======== DATA SECTION
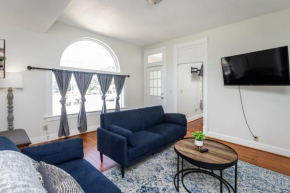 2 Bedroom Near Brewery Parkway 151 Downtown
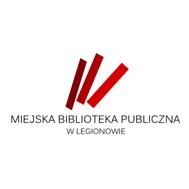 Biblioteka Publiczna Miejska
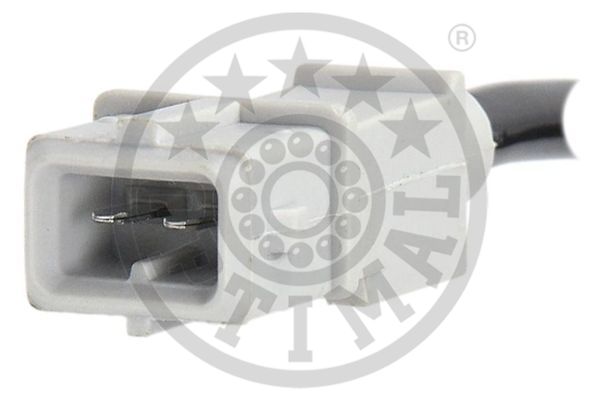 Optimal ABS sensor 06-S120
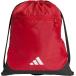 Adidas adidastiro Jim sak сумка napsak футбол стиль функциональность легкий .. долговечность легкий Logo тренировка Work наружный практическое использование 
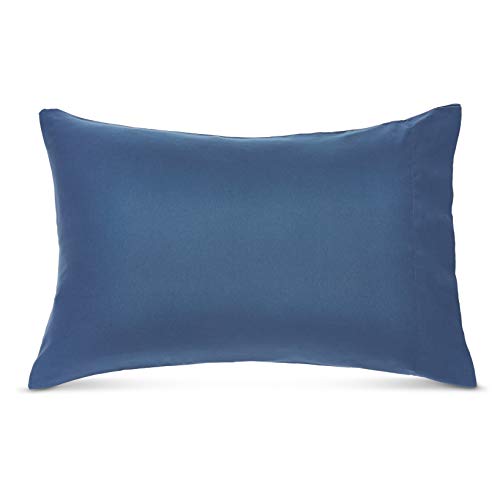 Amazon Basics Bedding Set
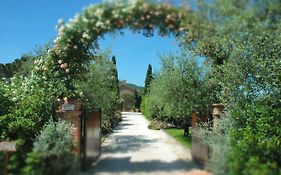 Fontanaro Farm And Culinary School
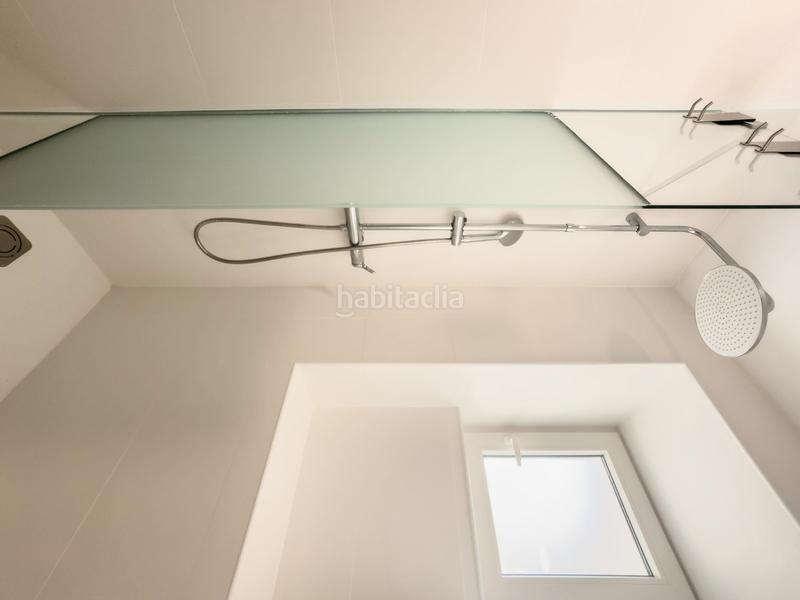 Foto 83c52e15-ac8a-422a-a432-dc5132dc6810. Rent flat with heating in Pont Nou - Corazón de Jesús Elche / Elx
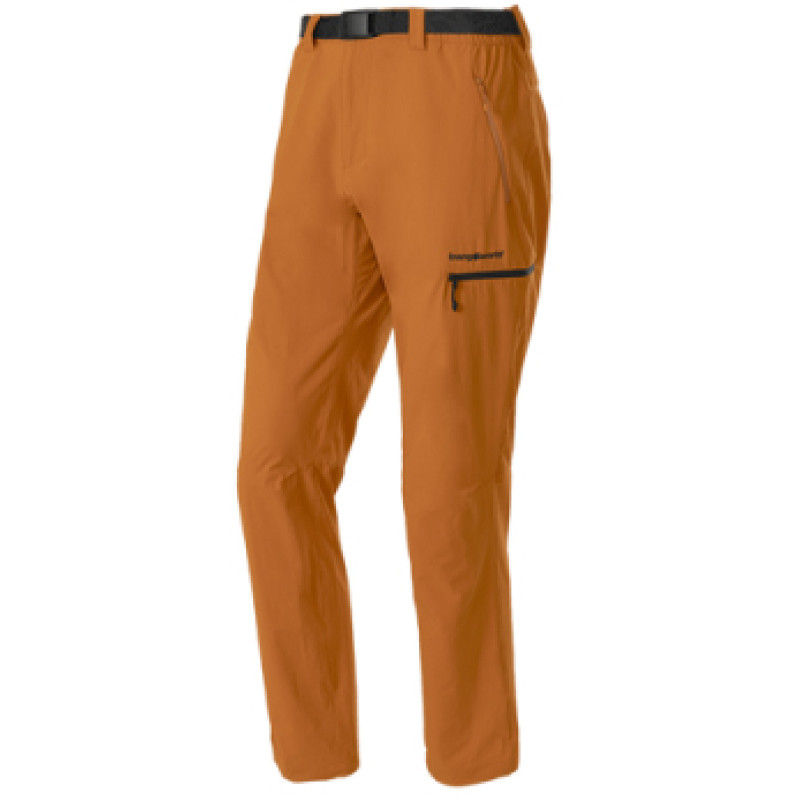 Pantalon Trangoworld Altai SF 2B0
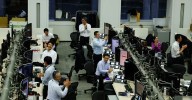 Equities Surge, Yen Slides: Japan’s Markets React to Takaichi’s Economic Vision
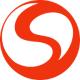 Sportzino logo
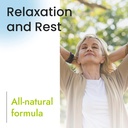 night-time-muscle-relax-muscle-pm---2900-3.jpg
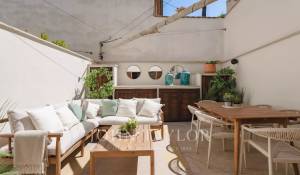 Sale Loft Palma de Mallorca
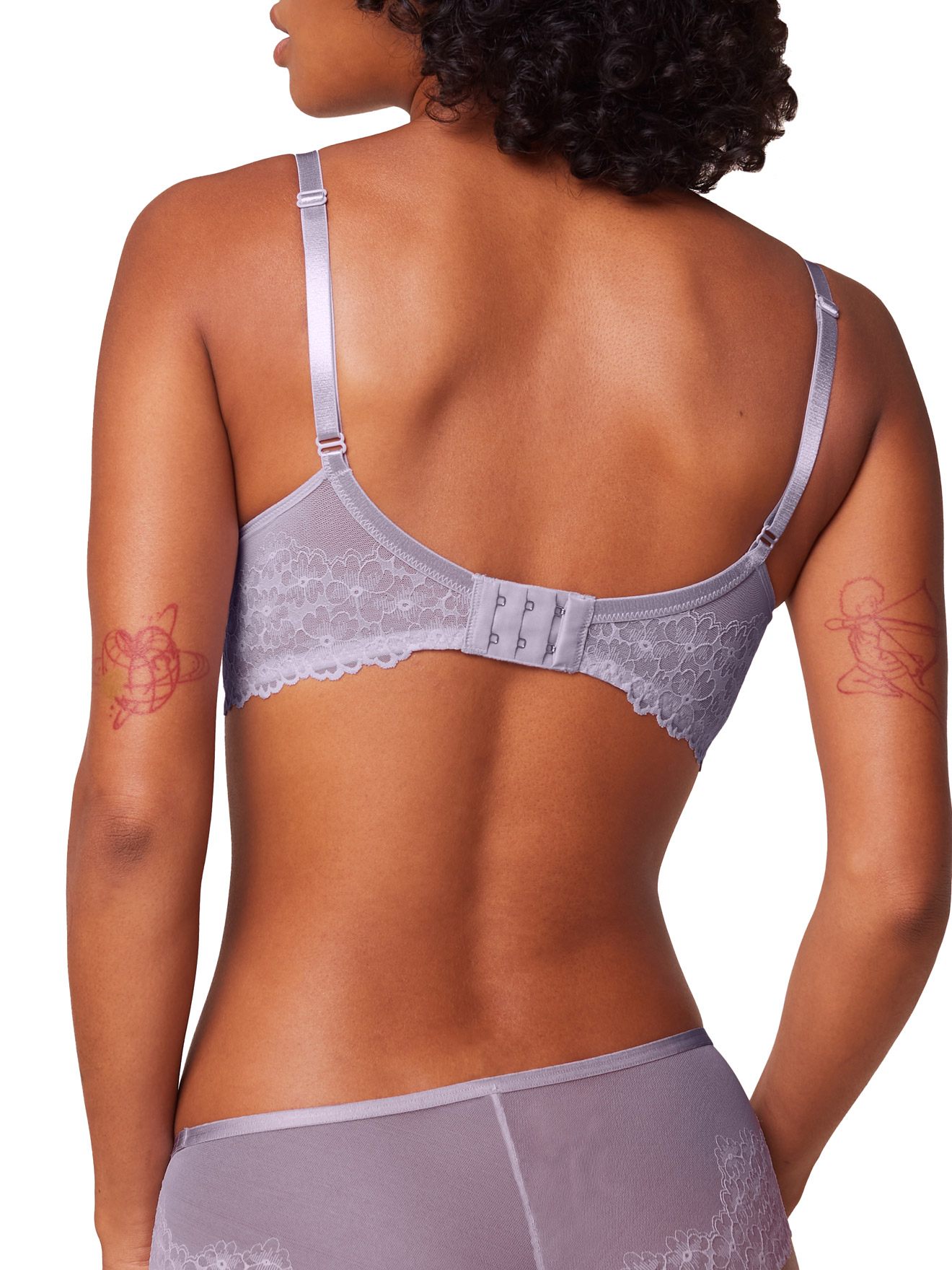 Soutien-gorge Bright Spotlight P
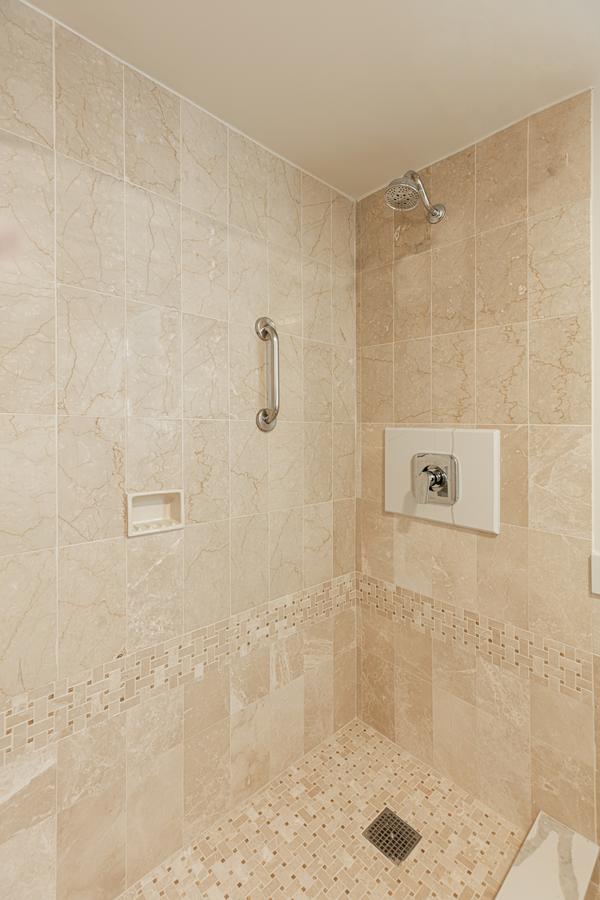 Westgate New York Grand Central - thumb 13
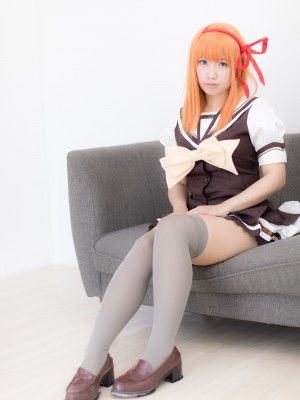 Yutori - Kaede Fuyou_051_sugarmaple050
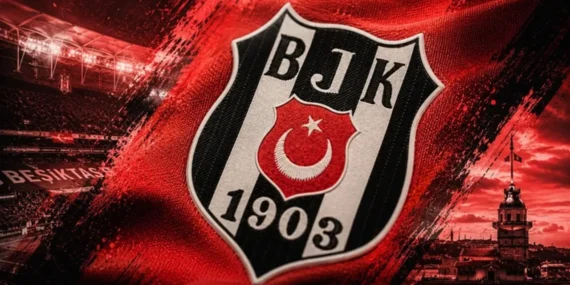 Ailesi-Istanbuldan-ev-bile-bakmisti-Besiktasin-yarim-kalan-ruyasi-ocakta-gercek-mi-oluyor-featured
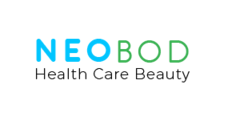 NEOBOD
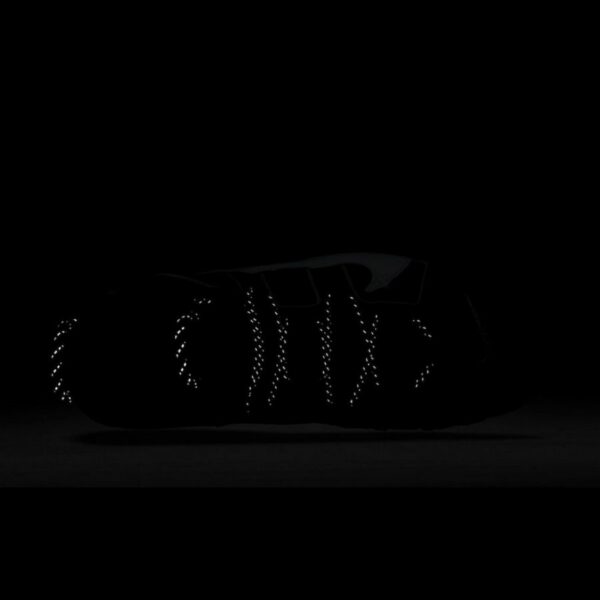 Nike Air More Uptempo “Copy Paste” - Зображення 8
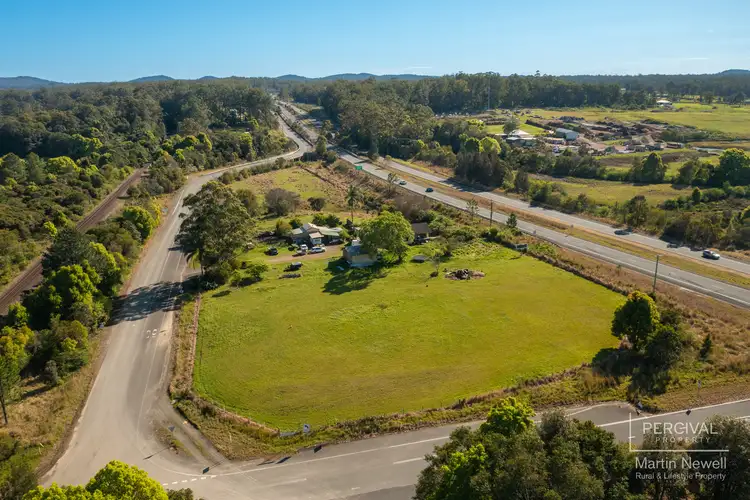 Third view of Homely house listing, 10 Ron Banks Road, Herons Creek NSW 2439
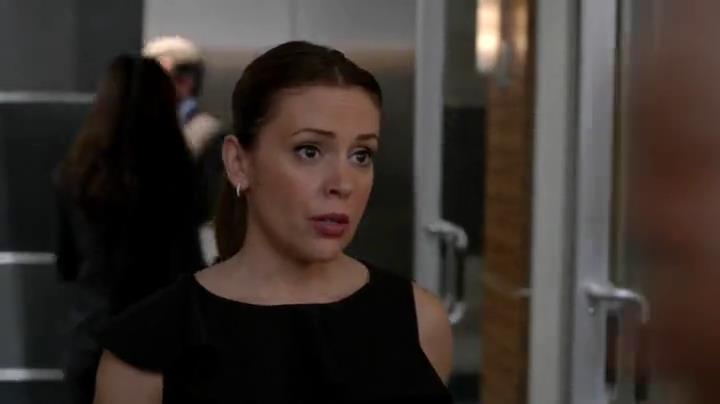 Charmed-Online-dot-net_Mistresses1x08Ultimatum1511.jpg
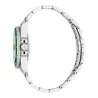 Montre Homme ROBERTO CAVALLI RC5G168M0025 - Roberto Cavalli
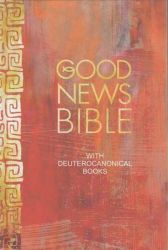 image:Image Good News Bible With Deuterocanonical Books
================
[WORK TASK]:
Within the listing above, write out the stretch from the line with "Soutien-gorge Bright Spotlight P" through the line with "Charmed-Online-dot-net_Mistresses1x08Ultimatum1511.jpg" exactly. Any pictures are to be left out.

[SOLUTION BELOW]:
 Soutien-gorge Bright Spotlight P
 Westgate New York Grand Central - thumb 13
 Yutori - Kaede Fuyou_051_sugarmaple050
 Ailesi-Istanbuldan-ev-bile-bakmisti-Besiktasin-yarim-kalan-ruyasi-ocakta-gercek-mi-oluyor-featured
 NEOBOD
 Nike Air More Uptempo “Copy Paste” - Зображення 8
 Third view of Homely house listing, 10 Ron Banks Road, Herons Creek NSW 2439
 Charmed-Online-dot-net_Mistresses1x08Ultimatum1511.jpg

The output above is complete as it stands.